[Date Prev][Date Next] [Thread Prev][Thread Next] [Date Index] [Thread Index]

Re: [Nbd] Question about the expected behaviour of nbd-server for async ops



Alex Bligh <alex@...872...> writes:

> Goswin,
>
> --On 29 May 2011 14:53:01 +0200 Goswin von Brederlow
> <goswin-v-b@...186...> wrote:
>
>> That really sucks documentation wise. Because then you have to start a
>> hunt for further documentation which probably doesn't even exist other
>> than the source.
>>
>> It is ok to say we implement what the linux block layer expects but it
>> should be spelled out in the text or at least name a file to look at for
>> the details. It should not be left this vague.
>
> Point taken. However, it does mean we would end up documenting
> in practice how the linux block layer behaves. Which itself is
> not static.

Which makes it even more important. We are implementing how the block
layer behaves now and not how it behaves next year. So if next year
things break down you need some document telling what behaviour was
implemented as opposed to what linux happens to have now. Otherwise you
can't say if the problem is a bug in the impementation or an
incompatibility with newer linux.

If the two become incompatible then a new protocol version needs to be
done.

>>>> True. And a read reply takes times (lots of data to send). In case there
>>>> are multiple replies pending it would make sense to order them so that
>>>> FUA/FLUSH get priority I think. After that I think all read replies
>>>> should go out in order of their request (oldest first) and write replies
>>>> last. Reason being that something will be waiting for the read while the
>>>> writes are likely cached. On the other hand write replies are tiny and
>>>> sending them first gets them out of the way and clears up dirty pages on
>>>> the client side faster. That might be beneficial too.
>>>>
>>>> What do you think?
>>>
>>> There's no need to specify that in the protocol. It may be how you choose
>>> to implement it in your server; but it might not be how I choose to
>>> implement it in mine. A good example is a RAID0/JBOD server where you
>>> might choose to split the incoming request queue by underlying physical
>>> device (and split requests spanning multiple devices into multiple
>>> requests). Each device's queue could be handled by a separate thread.
>>> This is perfectly permissible, and there needs to be no ordering between
>>> the queues.
>>
>> Obviously. That was purely an implementation question.
>>
>> I think you also misunderstood me. I didn't mean that incoming requests
>> should be ordered in this way but that pending outgoing replies should
>> be.
>
> I don't think I misunderstood. What I meant was that in such a JBOD
> situation, one disk X might be replying more slowly than disk Y
> (say because it happens to have a more seeky load). So a read
> request to disk Y issued after a read request to disk X might
> result in a disk Y reply coming before the reply for disk X.

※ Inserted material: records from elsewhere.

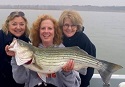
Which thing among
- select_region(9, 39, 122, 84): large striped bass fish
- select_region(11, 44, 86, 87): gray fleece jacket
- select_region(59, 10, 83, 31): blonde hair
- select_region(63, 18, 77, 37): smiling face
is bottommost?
select_region(11, 44, 86, 87): gray fleece jacket

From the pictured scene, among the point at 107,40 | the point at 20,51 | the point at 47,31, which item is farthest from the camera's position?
the point at 107,40

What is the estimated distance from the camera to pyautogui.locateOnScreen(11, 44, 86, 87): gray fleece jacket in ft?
11.9

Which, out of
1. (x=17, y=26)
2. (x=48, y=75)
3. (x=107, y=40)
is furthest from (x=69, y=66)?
(x=107, y=40)

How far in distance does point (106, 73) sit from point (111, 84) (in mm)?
1867

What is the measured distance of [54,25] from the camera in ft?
12.6

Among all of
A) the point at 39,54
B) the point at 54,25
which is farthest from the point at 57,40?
the point at 39,54

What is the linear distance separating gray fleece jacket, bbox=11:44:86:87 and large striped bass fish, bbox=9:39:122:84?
5.6 inches

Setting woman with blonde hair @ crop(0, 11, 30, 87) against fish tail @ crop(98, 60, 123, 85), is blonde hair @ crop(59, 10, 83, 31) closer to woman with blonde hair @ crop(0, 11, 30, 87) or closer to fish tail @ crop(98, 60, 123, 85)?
woman with blonde hair @ crop(0, 11, 30, 87)

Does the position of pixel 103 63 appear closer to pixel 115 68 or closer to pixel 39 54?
pixel 115 68

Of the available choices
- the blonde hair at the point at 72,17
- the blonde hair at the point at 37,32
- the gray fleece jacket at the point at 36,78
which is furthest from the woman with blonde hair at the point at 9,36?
the blonde hair at the point at 72,17

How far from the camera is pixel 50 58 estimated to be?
356 cm

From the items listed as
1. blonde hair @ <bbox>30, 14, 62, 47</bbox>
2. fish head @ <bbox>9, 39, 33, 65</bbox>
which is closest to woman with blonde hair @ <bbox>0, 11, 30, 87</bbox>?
blonde hair @ <bbox>30, 14, 62, 47</bbox>

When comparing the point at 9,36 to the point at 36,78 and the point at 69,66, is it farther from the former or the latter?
the point at 69,66

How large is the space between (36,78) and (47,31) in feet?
2.17
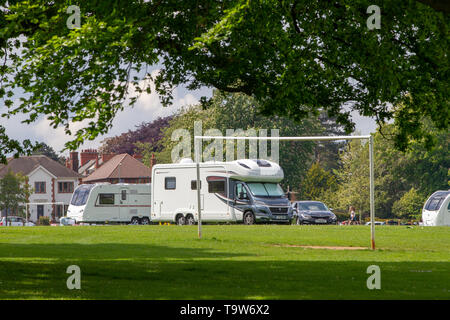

Exactly. The read reply for disk y would be ready to send before the one
for disk X. My case would only arise if both disk X and disk Y are ready
to reply. Which one gets to reply first?

>> But I just thought about something else you wrote that makes this a bad
>> idea. You said that a FLUSH only ensures completed requests have been
>> flushed.
>
> yes
>
>> So if a FLUSH ACKed before a WRITE then the client should
>> assume that WRITE wasn't yet flushed and issue another FLUSH.
>
> If a client wants to flush a particular write, it should just not
> issue the flush until the write is ACK'd. No need to issue two
> flushes. This is the way the request system works, not my design!
>
>> To prevent
>> this a FLUSH ACK should be after any WRITE ACK that it flushed to
>> disk.
>
> No, it need only come after it has flushed any acknowledged writes.
> IE it can send the ACK before the ACK of any other writes (for
> instance unacknowledged ones issued before the flush) it happened to flush
> to disk at the same time.
>
>> So there should be some limits on how much a FUA/FLUSH ACK can
>> skip other replies.
>
> I don't see why it has to be any different to the current linux
> request model. It's a bit odd in some ways, but it is a working system.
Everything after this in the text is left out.